Le voir pour le croire

PAR PAUL PIRET

Sa légitimité électorale est la dernière qualité que l'on pourrait dénier au gouvernement qui, cette fois, entre en piste. Des gagnants le constituent; et ce sont ceux-là mêmes (oublions quelques minauderies tactiques) qui voulaient gouverner ensemble... Ce ne fut pas toujours le cas par le passé!

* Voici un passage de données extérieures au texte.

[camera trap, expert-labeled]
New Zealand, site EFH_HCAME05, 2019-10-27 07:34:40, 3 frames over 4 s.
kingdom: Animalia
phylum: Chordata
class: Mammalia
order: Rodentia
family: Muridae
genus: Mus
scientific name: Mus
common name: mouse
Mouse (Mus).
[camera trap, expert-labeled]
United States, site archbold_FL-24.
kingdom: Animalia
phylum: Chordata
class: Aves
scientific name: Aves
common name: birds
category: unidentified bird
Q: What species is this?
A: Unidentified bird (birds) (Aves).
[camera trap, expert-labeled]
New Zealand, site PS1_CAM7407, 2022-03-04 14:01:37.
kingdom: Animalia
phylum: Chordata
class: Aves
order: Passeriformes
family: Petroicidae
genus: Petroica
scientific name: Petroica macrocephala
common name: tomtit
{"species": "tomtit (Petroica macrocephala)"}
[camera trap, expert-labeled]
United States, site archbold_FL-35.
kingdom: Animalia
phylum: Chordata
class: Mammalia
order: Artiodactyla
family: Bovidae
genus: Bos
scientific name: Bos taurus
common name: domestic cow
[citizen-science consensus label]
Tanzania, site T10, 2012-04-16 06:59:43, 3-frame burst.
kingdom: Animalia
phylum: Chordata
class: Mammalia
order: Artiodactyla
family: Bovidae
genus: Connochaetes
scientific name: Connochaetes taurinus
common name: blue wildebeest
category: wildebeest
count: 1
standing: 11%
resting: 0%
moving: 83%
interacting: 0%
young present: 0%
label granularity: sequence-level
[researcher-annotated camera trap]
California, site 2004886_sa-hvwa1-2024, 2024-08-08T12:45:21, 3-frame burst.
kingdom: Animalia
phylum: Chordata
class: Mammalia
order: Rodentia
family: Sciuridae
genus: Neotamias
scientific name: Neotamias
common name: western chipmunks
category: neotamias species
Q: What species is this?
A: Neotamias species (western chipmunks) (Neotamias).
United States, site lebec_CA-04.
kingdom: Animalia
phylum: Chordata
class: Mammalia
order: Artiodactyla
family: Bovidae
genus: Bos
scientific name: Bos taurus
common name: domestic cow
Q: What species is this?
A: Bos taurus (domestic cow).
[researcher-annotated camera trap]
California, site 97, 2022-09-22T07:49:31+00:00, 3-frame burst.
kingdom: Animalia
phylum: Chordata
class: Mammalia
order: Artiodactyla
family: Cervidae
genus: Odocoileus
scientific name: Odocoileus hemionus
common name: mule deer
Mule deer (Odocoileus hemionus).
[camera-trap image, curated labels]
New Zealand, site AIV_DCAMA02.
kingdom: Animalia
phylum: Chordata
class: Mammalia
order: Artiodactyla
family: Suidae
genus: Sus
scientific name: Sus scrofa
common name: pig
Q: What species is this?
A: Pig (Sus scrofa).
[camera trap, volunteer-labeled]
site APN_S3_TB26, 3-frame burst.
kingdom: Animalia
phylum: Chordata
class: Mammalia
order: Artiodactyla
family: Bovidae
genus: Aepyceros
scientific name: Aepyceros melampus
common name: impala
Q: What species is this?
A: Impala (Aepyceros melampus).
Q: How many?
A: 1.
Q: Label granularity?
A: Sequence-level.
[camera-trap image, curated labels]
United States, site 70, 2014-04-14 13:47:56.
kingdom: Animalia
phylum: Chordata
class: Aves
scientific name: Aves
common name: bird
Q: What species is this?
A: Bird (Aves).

L'atout ne va pas sans faiblesses. D'abord parce que l'électeur a conforté deux familles politiques plutôt que leur alliance, dont on a trop vite oublié qu'elle ne pouvait aller sans antinomies ni antagonismes en dépit du resserrement de l'éventail idéologique. Ensuite, les élections ont placé socialistes et libéraux sur un pied d'égalité qui perturbe la gestion classique des rapports de force. Enfin, l'un des partenaires, le socialiste flamand, doit une partie de son succès à son cartel avec Spirit, un «particule» nationaliste flamand dont on n'a pas fini de mesurer la capacité d'«aiguillon», c'est-à-dire de poison, communautaire.

Ajoutons-y un enthousiasme politique moindre qu'en 1999 quand jouèrent à fond l'inédit et la surprise, un climat socio-économique bien plus morose et incertain qu'alors, le besoin d'un accord détaillé et contraignant, un sens de la méthode et de l'arbitrage qui ne sera jamais le point fort de Guy Verhofstadt, enfin des premières influences de campagne d'avant le scrutin régional et européen de 2004. Voilà pourquoi, depuis près de deux mois, on dut voir s'étaler trop de susceptibilités, trop de méfiance, trop d'esbroufe, à rebours des apparences limpides du 18 mai.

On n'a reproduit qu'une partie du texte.